Já Fernando Pessoa se deliciava com os néctares de Abel Pereira da Fonseca. Fui visitar a Quinta do Sanguinhal e perceber porquê!
Falar da Quinta do Sanguinhal é falar, inevitavelmente, de Abel Pereira da Fonseca.
Abel foi um bem-sucedido comerciante de vinhos do séc. XX. Comprava vinho por todo o país, incluindo vinho do Porto, para o distribuir por mais de 100 armazéns. Até que chegou o momento de ir mais longe e Abel adquiriu três quintas no Bombarral – Quinta das Cerejeiras, Quinta do Sanguinhal e Quinta de São Francisco – para dar início à produção própria de vinho.
Nesta terra de “Bom Barro”, Abel plantou as primeiras vinhas nos anos 1920’s com algumas ideias inovadoras para a época: vinhas aramadas e separadas por castas.
Desta vez, fui visitar a Quinta do Sanguinhal. Aqui fui recebida por Ana, bisneta de Abel, que com orgulho me contou as histórias da família, carregando ao colo e na barriga elementos da quinta geração!
Das três quintas, é no Sanguinhal que se realizam as visitas de enoturismo, desde 2000. Até lá, a quinta era lugar de descanso de família, que acabou por se tornar um negócio.
Começámos por espreitar o armazém de barricas onde hoje estagiam essencialmente as aguardentes e vinhos licorosos, em tonéis de carvalho português. Uma sala óptima para estar nos dias de grande calor pois tem temperatura e humidade controladas naturalmente.
Continuamos pela destilaria onde antigamente se produziam as famosas aguardentes bagaceiras da Estremadura.
Hoje, por estar já desactivada, a antiga destilaria tem sido aproveitada como um original cenário para reuniões e casamentos.

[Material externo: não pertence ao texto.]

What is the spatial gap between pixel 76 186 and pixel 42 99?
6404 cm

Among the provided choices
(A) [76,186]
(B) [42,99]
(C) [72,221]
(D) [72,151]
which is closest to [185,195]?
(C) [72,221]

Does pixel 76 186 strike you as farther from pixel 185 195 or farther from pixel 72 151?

Atravessando o pátio exterior, subi umas escadas de pedra (com cuidado para não bater com a cabeça na árvore que cresceu deitada sobre os degraus!), passei pelo tanque que no Verão faz o papel de piscina e refresca os dias mais quentes, chegando à vinha que representa 25 dos 95ha plantados no total das três quintas.
Nesta vinha cresce moscatel graúdo, vital, verdelho, touriga nacional, aragonez, castelão entre outras castas estrangeira. Estas são refrescadas pelos ventos vindos da Serra de Montejunto o que ajuda a produzir vinhos com boa acidez, mineralidade e com excelente capacidade de envelhecimento.
E foi no lagar desta quinta que pude provar esses mesmos vinhos. 😊 Esta sala é um lugar especial e único na Península Ibérica: aqui resistem cinco prensas de fuso e vara, originais de 1871, de dimensões impressionantes desenhadas pelo próprio Abel!
Também as prensas estão desactivadas actualmente e por isso é nesta sala que hoje se realizam as provas de vinhos no final de cada visita.
Comecei pelo vinho Sôttal Leve, servido bem fresco é um excelente aperitivo ou para beber descontraidamente num dia quente.
Já o tinto Quinta das Cerejeiras Grande Reserva é o oposto, um vinho bem encorpado onde predominam os aromas de compota e chocolate, que pede comida igualmente elaboradas.
Hoje, todo o processo de produção e engarrafamento concentra-se na Quinta de São Francisco. Nas Cerejeiras também se organizam visitas à casa onde morou Abel Pereira da Fonseca, à antiga Capela e ao núcleo museológico.
Mas a memória de Abel Pereira da Fonseca não se fica apenas pelas quintas no Bombarral. No centro de Lisboa, no bairro de Marvila onde tudo começou, ainda podem encontrar o antigo armazém com o nome do comerciante escrito em letra grande na fachada do edifício, agora transformado em espaço multifuncional e co-working.
E foi mesmo nos armazéns de Abel Pereira da Fonseca que Fernando Pessoa foi apanhado em “flagrante delitro” por um fotógrafo indiscreto enquanto tomava um cálice de aguardente. Dizia Pessoa que ali, estava próximo do “paraíso terrestre, aliás perdido”!
Não está perdido, digo-vos eu, está a 40 minutos de Lisboa e vale muito a pena uma visita!